Task requirements:
Among the entries below, find the line with "Satwa dilindungi banyak" and the line with "The Flamingos Greeting Card". Return exactly those lines and every line between them, but no pictures.

Data records:
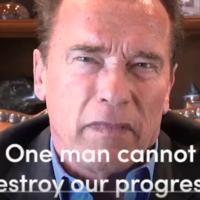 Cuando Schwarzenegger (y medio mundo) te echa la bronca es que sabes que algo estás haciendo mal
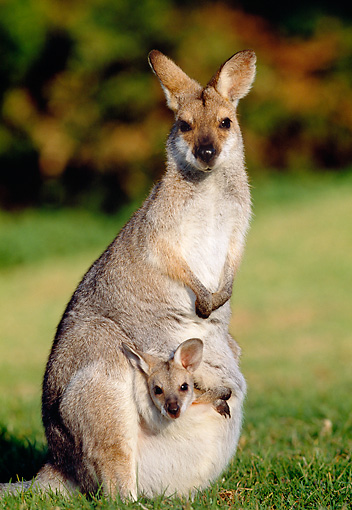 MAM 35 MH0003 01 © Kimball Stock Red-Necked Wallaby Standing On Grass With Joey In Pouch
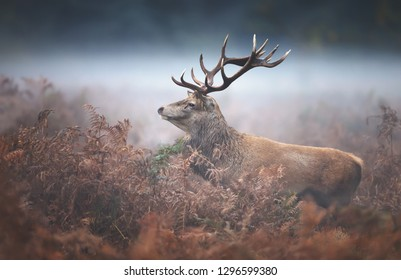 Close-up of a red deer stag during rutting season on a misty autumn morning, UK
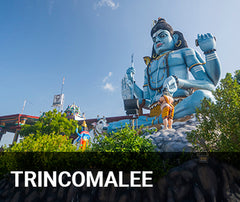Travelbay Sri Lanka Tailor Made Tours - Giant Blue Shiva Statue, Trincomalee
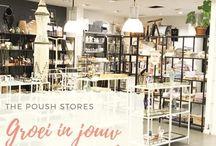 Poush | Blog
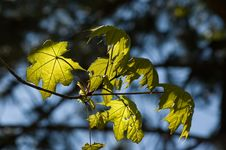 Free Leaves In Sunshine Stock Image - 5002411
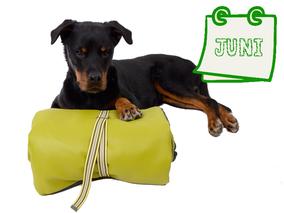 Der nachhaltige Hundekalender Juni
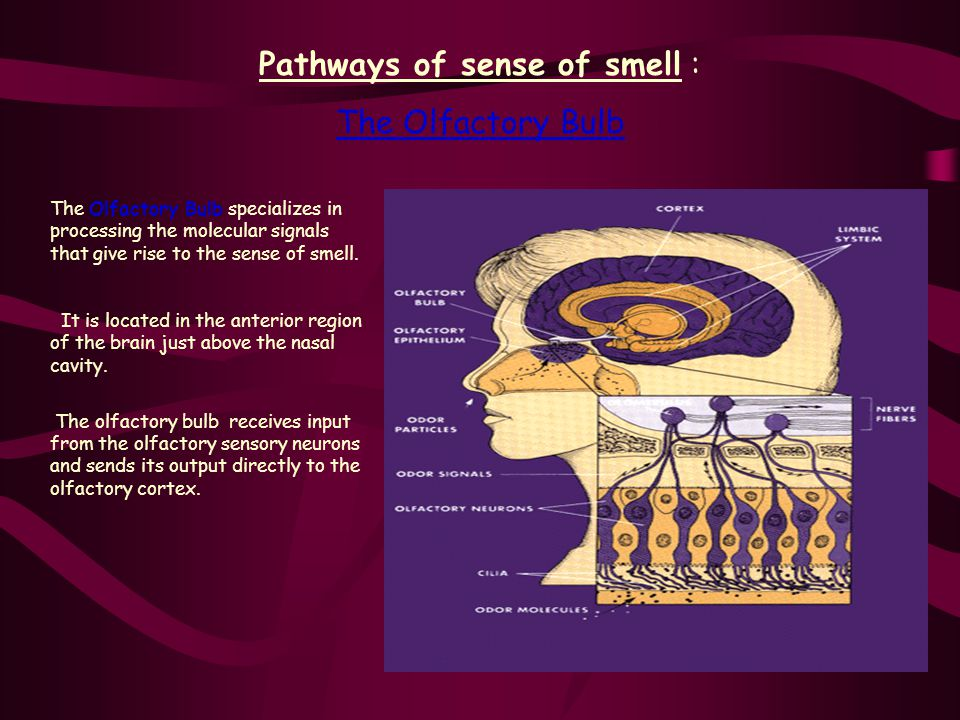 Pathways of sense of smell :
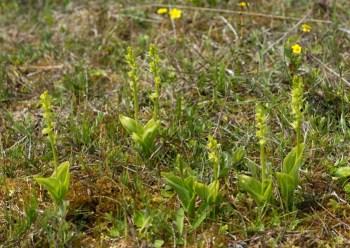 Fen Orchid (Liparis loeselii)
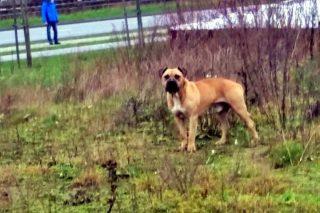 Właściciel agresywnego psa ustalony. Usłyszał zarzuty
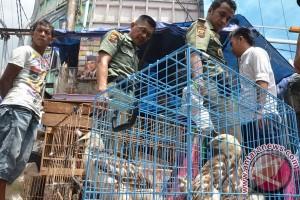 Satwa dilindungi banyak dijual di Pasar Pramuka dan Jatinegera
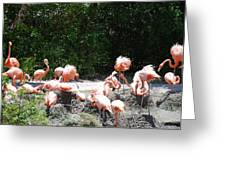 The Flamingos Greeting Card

--

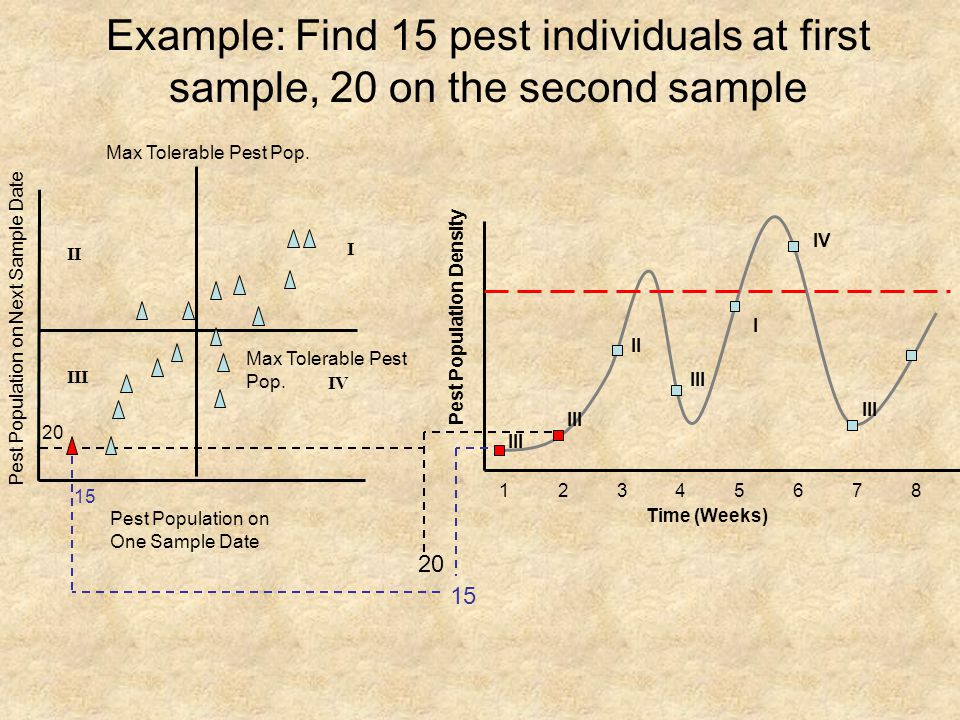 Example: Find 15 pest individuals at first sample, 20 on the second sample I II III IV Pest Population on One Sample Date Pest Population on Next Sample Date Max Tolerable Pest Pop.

Response area:
 Satwa dilindungi banyak dijual di Pasar Pramuka dan Jatinegera
 The Flamingos Greeting Card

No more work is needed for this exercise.